**Excerpt provided:**
*** Block opens ***
Things I like about this approach:-

  • This should fix Handle borrowed arguments #11 just as async_block works fine right now. I think this is HUGE.
  • I see you are using the ? operator in your body. Unless we do some serious macro voodoo in the async macro (which I doubt @alexcrichton would approve 😄), unless I'm missing another way of achieving this, we would have to implement std::ops::Try for futures and streams, which means Inferred await! #3 (comment) will become a thing as well (edit: after playing around with this idea, I realised that this is actually a technical argument for keeping await!(...)? because that way we won't have to implement Try for every type that implements Future or Stream otherwise we would have to move these traits into the compiler just to impl<F: Future> Try for F and impl<S: Stream> Try for S).

Things I don't like:-

  • I'm not a big fan of that "throwing functions" proposal. I like the way errors are currently handled in Rust. The only improvement I hope to see is [derive(Error)] in the std library.
  • Directly returning a type (String in this case) that is not actually an implementation of a Future like what the return type says will probably take getting used to and that will probably confuse new users quite a bit. I know we are simply returning Future::Item here but that's not how we write and read other Rust code.
*** Block closes ***
**Available data:**
*** Block opens ***
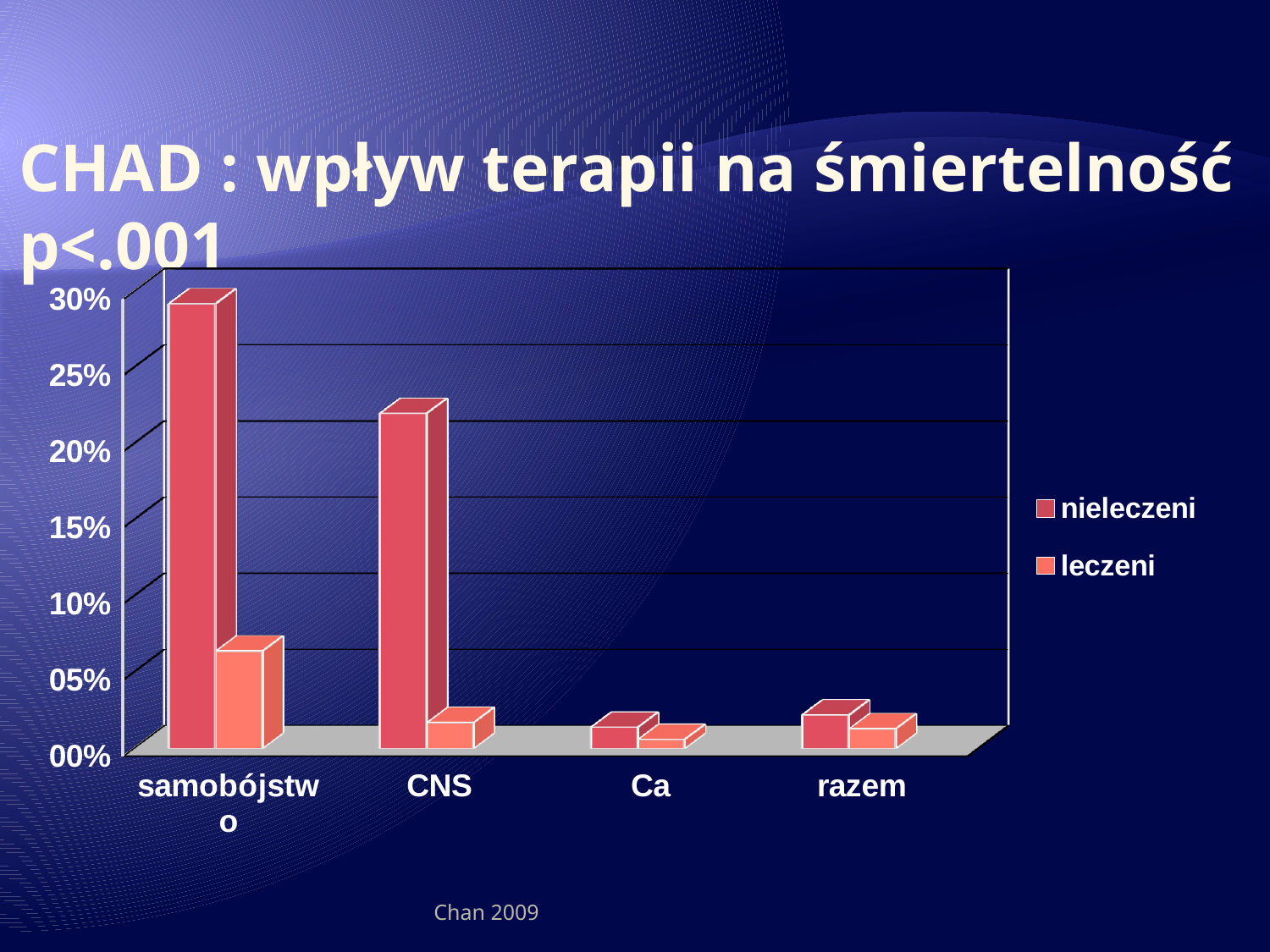
How many categories are shown on the x axis of the chart? 4 What kind of chart is shown on the slide? bar chart Which category has the highest value for the nieleczeni series? samobójstwo Which is larger: the nieleczeni value for samobójstwo or the nieleczeni value for CNS? samobójstwo How many series does the chart's legend list? 2 For the CNS category, which series has the larger value, nieleczeni or leczeni? nieleczeni Which series are listed in the chart's legend? nieleczeni, leczeni Which category has the highest value for the leczeni series? samobójstwo Is the leczeni value for CNS greater or less than 5%? less Is the nieleczeni value for samobójstwo greater or less than 25%? greater Is the nieleczeni value for CNS greater or less than 20%? greater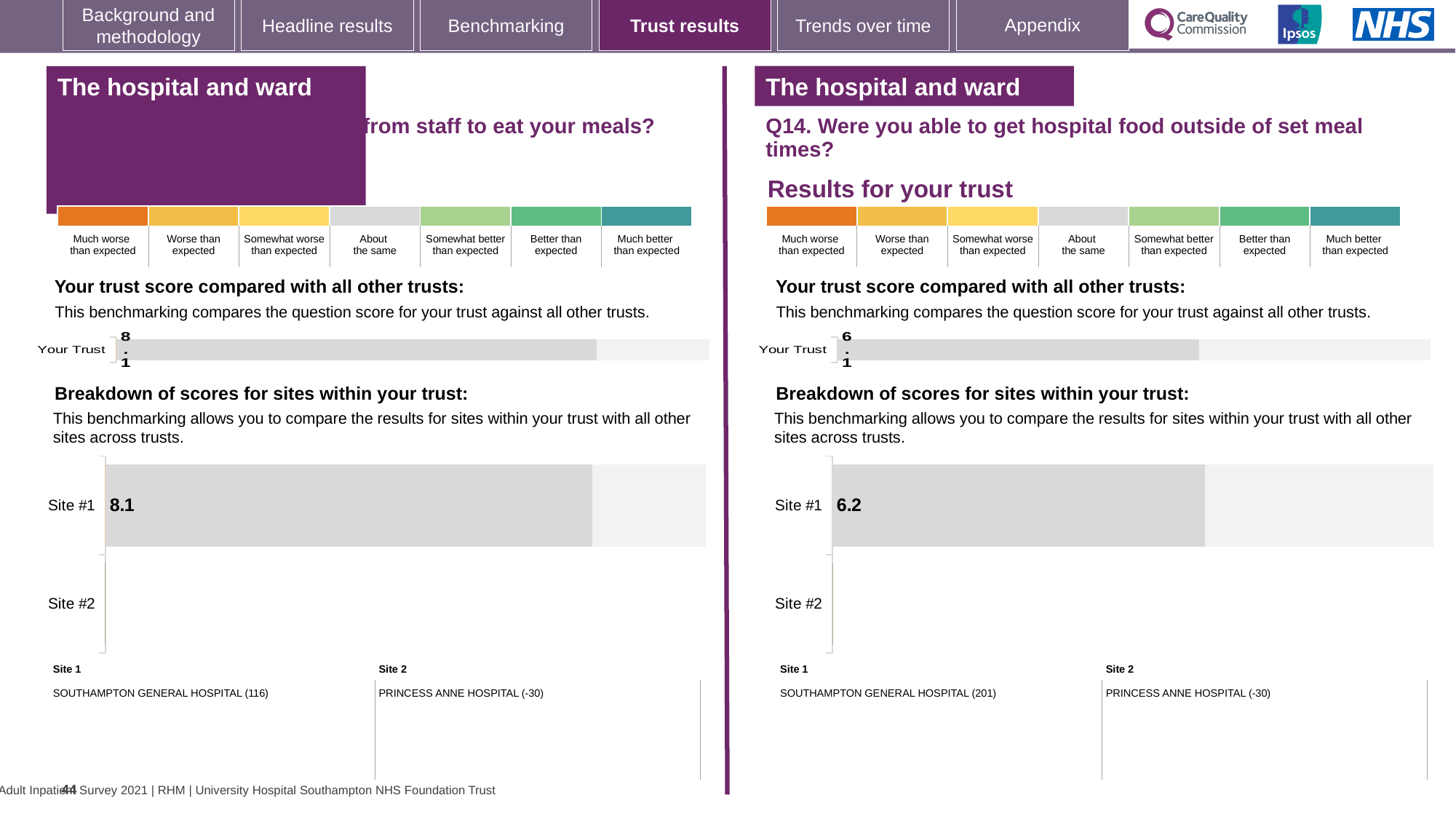
How many sites are listed in the breakdown of scores for sites chart on the right-hand panel (Q14)? 2 On the left-hand panel, what is the score shown for Site #1 in the breakdown of scores for sites chart? 8.1 On the left-hand panel, what is the score shown for 'Your Trust' in the trust comparison chart? 8.1 On the right-hand panel (Q14), which site has a visible bar in the breakdown of scores for sites chart? Site #1 On the right-hand panel (Q14), what is the score shown for Site #1 in the breakdown of scores for sites chart? 6.2 On the left-hand panel, is the Site #1 score greater or less than the Site #1 score on the right-hand panel (Q14)? greater Which panel shows the higher 'Your Trust' score, the left-hand panel or the right-hand panel (Q14)? the left-hand panel On the right-hand panel (Q14), what is the difference between the Site #1 score and the 'Your Trust' score? 0.1 What is the difference between the Site #1 score on the left-hand panel and the Site #1 score on the right-hand panel (Q14)? 1.9 On the right-hand panel (Q14), which hospital is listed as Site 1 below the breakdown chart? SOUTHAMPTON GENERAL HOSPITAL (201) What type of chart is used to show the breakdown of scores for sites within your trust on the left-hand panel? bar chart On the right-hand panel (Q14), what is the score shown for 'Your Trust' in the trust comparison chart? 6.1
*** Block closes ***
**Work request:** In the Rust async comment above, write out word for word the passage that begins at "Things I don't" and stops after "other Rust code.".

**Solved exercise:**
Things I don't like:-

  • I'm not a big fan of that "throwing functions" proposal. I like the way errors are currently handled in Rust. The only improvement I hope to see is [derive(Error)] in the std library.
  • Directly returning a type (String in this case) that is not actually an implementation of a Future like what the return type says will probably take getting used to and that will probably confuse new users quite a bit. I know we are simply returning Future::Item here but that's not how we write and read other Rust code.